Il comportamento alimentare a volte può attivare un doloroso dialogo interiore attraverso il quale si alternano nella mente, pensieri di critica e vissuti di fallimento.
Questa esperienza è piuttosto familiare per coloro che soffrono della cosiddetta fame emotiva o che si pensano a dieta da sempre.
Per comprendere come si collegano processi psicologici e cibo, è utile ricordare che la nutrizione non risponde solo ad una funzione biologica importante per la sopravvivenza, ma allo stesso tempo, tesse e si innesta su complessi rapporti con il corpo, la mente, le sensazioni e le emozioni.
Vediamo più in particolare alcuni aspetti che possono contribuire a mantenere un dialogo critico nella nostra mente.
Strategia del controllo o della rinuncia
Quando si infrange un limite o una regola alimentare, è probabile che nella mente prenda avvio un dialogo critico.
Accade con maggiore probabilità se si sta adottando uno stile alimentare basato sulla restrizione e sul controllo del cibo.
Questa strategia rappresenta un tentativo di risolvere diversi comportamenti vissuti come problematici nel rapporto con il cibo, individuando come metodo efficace per regolare il comportamento con il cibo, quello di stabilire delle regole.
Ad esempio, si potrebbe vivere come problematica la difficoltà nel gestire la quantità di cibo, oppure la difficoltà a rinunciare ad alcuni cibi particolarmente desiderati perché preferiti o perché giudicati calorici.
Nella scelta di questa strategia, non si riesce a utilizzare la saggezza del corpo attraverso la quale la regolazione del cibo è riconducibile ai segnali di fame e di sazietà e quindi ai segnali che provengono dal corpo in termini di sensazioni.
Sembra così che ad un certo punto si sia perso un riferimento essenziale per il comportamento alimentare, come l’attenzione ai segnali sensoriali e all’attribuzione di un corretto significato.

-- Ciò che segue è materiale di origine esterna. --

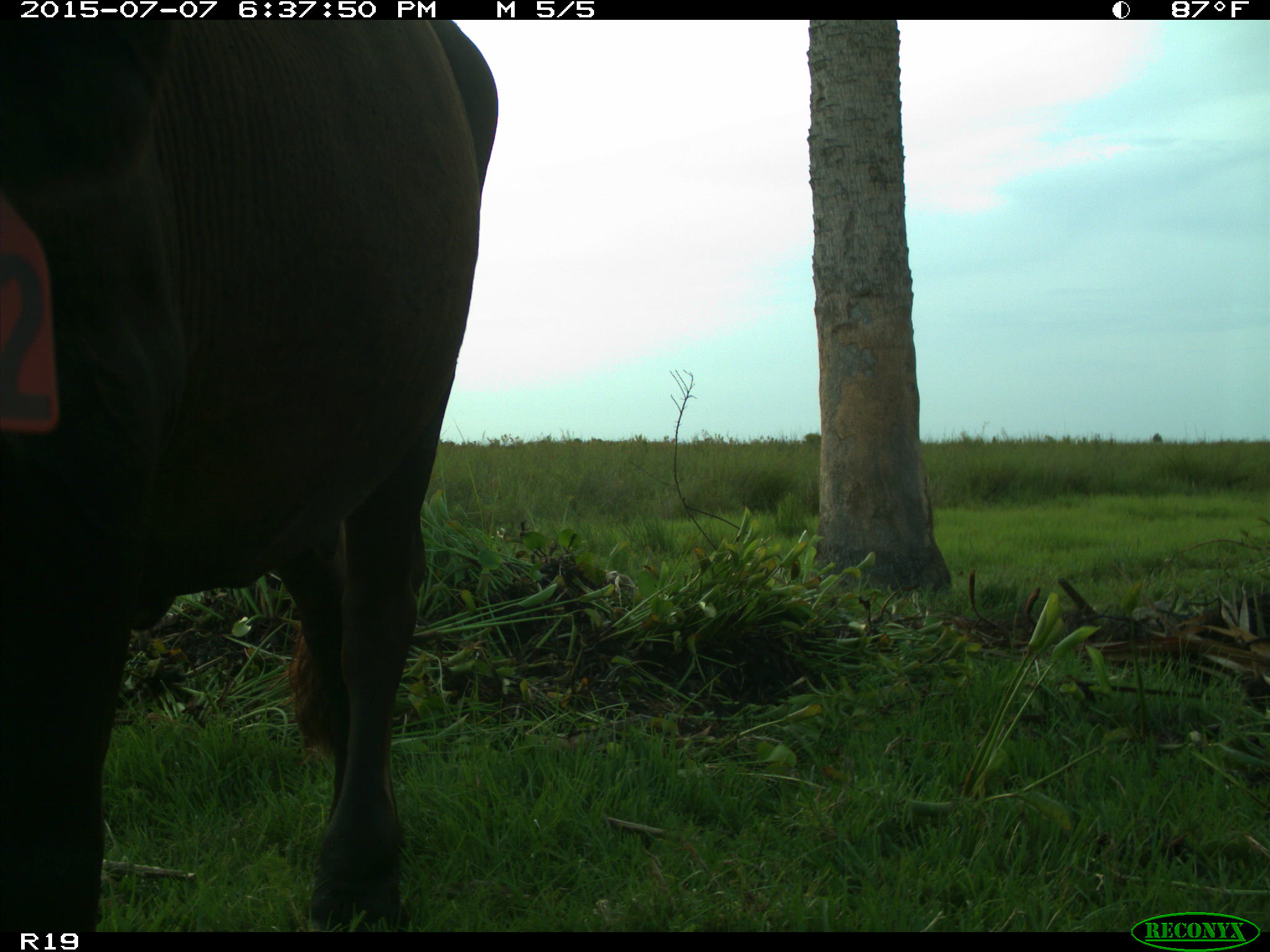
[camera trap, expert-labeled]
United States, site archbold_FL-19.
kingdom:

Pensiero: se cedo, sono debole senza forza di volontà
Ciò che mantiene un dialogo critico si potrebbe sintetizzare con un tipo di pensiero devo/non devo, ad esempio NON DEVO CEDERE/DEVO RESISTERE.
Una categoria di pensiero che rappresenta in fondo un modo per mantenere o raggiungere una buona opinione di sé.
Con questo processo mentale si stabilisce in modo netto e categorico cosa è permesso e cosa è vietato e nel criterio ESSERE STATI IN GRADO DI RESISTERE e/o ESSERE STATI IN GRADO DI RINUNCIARE, si giunge ad una conferma del proprio valore e considerazione.
Tutto procede bene fino a quando si riesce a rispondere alle aspettative che ci si è posti.
Quando questo non accade, allora si potrebbe avviare un dialogo critico attraverso il quale si alternano due versioni di sé: da una parte ci si rimprovera di non essere stati più forti, che si doveva resistere e dall’altra si sperimentano sentimenti di fallimento, di delusione e anche di vergogna per non essere stati in grado di resistere e di dimostrare forza di volontà.
Solitamente dopo questo difficile momento, segue una ripresa di motivazione e di fiducia nella propria capacità di resistere e di controllare.
È infatti una esperienza comune, l’alternarsi ciclico di queste fasi che si potrebbero sintetizzare in questo ordine:
- Fase in cui si riesce a controllare e a rinunciare
- Episodio in cui si cede
- Fase di sofferenza per il dialogo critico che si è attivato
- Ripresa della motivazione e della fiducia nella strategia del controllo e della rinuncia
Si può essere consapevoli dell’esistenza di questo circuito ed essere in grado di riconoscere la successione delle diverse fasi, ma per molte persone la difficoltà è nel trovare dei modi per rompere questo schema.
Quando si inizia ad osservare il proprio comportamento alimentare seguendo il percorso di Mindful Eating, diventa più facile adottare una condotta alimentare slegata dal controllo e dalla rinuncia proprio perché ci si esercita a riconnettersi ai segnali della fame e della sazietà e si impara a valorizzare l’esperienza sensoriale per orientarsi nella scelta del cibo.
Un altro aiuto che può offrire la Mindful Eating è di sviluppare un atteggiamento di curiosità e attenzione riguardo ai propri processi mentali.
Questo permette di comprendere ad esempio cosa stava accadendo nella nostra mente in termini di motivazioni, pensieri, sentimenti che possono restituire un significato diverso al nostro agire in quell’episodio che si è valutato come un fallimento.
Infine, e non poco importante, è poter osservare il proprio dialogo critico non tanto per modificarlo e annullarlo, perché non si possono eliminare aspetti presenti nella nostra esperienza, quanto per poter costruire accanto nuove risorse, un nuovo dialogo capace di sostenere e incoraggiare piuttosto che svalutare.